Leitsatz (amtlich)

Eine Bewertung nach der sog. Lifo-Methode entspricht nicht den handelsrechtlichen Grundsätzen ordnungsmäßiger Buchführung und ist deshalb auch steuerrechtlich ausgeschlossen, wenn Vorräte mit - absolut betrachtet - hohen Erwerbsaufwendungen in Frage stehen, die Anschaffungskosten ohne weiteres identifiziert und den einzelnen Vermögensgegenständen angesichts deren individueller Merkmale ohne Schwierigkeiten zugeordnet werden können (hier: zum Verkauf bestimmte PKW).

 

Sachverhalt

Die Klägerin, eine KG, betreibt eine Vertragswerkstatt der VW-AG und handelt mit neuen Kfz sowie Gebrauchtwagen. Zum 31.12. der Jahre 1991, 1992 und 1993 bewertete sie erstmals die zum Verkauf bestimmten Fahrzeuge nach der Lifo-Methode[1]. Dabei bildete sie für die Neufahrzeuge Bewertungsgruppen nach den Wagentypen ihres Bestands (Golf, Polo, Audi 80 usw.); die Gebrauchtwagen gliederte sie - ohne Rücksicht auf deren Hersteller, Kilometerleistung oder das Alter - nach ihrem Wert (bis 5 000 DM; 5 000 DM bis 15 000 DM; 15 000 DM bis 25 000 DM; über 25 000 DM). Das Finanzamt meinte dagegen, dass die Anwendung des Lifo-Verfahrens nicht zulässig sei und die Kfz unter Berücksichtigung von Teilwertabschlägen nach ihren individuellen Anschaffungskosten zu bewerten seien. Klage[2] und Revision der Klägerin blieben erfolglos.

 

Entscheidungsgründe

Nach § 6 Abs. 1 Nr. 2a EStG i.V.m. § 5 Abs. 1 Satz 2 EStG ist die ertragsteuerrechtliche Bewertung des Vorratsvermögens aufgrund der Unterstellung, dass die zuletzt angeschafften oder hergestellten Wirtschaftsgüter zuerst verbraucht oder veräußert werden ("last in - first out"), neben anderen im anhängigen Verfahren nicht streitigen Voraussetzungen daran gebunden, dass es sich

  • um gleichartige Wirtschaftsgüter des Vorratsvermögens handelt,
  • die Anwendung dieser Bewertungsmethode den handelsrechtlichen GoB entspricht und
  • dieses steuerrechtliche Wahlrecht in Übereinstimmung mit der handelsrechtlichen Jahresbilanz ausgeübt wird.

Bereitgestellte Zeilen:
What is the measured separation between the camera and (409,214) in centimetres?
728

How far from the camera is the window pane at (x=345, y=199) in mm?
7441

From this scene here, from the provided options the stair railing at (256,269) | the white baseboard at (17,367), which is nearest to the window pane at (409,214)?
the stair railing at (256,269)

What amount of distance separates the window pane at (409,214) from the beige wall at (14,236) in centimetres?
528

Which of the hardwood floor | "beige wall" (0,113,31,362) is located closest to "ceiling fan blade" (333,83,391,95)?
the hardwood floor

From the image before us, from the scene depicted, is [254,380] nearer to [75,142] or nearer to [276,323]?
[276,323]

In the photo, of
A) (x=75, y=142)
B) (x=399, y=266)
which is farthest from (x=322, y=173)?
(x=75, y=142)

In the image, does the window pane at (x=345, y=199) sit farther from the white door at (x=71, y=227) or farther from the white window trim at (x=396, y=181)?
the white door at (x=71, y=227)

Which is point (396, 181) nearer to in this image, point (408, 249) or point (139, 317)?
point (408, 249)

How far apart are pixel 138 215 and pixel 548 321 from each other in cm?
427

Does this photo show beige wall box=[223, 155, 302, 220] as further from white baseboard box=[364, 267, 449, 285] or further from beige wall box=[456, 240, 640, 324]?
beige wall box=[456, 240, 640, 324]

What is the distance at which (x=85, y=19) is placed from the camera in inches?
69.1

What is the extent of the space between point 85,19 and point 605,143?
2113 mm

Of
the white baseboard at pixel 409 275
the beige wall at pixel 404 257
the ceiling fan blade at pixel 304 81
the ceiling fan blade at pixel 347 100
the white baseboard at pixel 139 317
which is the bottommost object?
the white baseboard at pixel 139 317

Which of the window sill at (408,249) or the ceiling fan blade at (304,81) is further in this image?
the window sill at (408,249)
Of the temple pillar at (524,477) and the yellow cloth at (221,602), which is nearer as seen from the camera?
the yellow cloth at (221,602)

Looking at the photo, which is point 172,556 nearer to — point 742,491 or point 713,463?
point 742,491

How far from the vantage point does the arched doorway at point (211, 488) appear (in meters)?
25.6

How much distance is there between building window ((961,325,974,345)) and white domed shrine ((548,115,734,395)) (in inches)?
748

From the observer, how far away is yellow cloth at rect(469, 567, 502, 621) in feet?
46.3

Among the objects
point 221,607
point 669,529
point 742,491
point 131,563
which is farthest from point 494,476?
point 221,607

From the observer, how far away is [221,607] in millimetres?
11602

Aufgabe: Führen Sie sämtliche Wertgruppen auf, in die die Klägerin laut dem ausgewählten Auszug ihre Gebrauchtwagen eingeteilt hat.

Ergebnis:
- bis 5 000 DM
- 5 000 DM bis 15 000 DM
- 15 000 DM bis 25 000 DM
- über 25 000 DM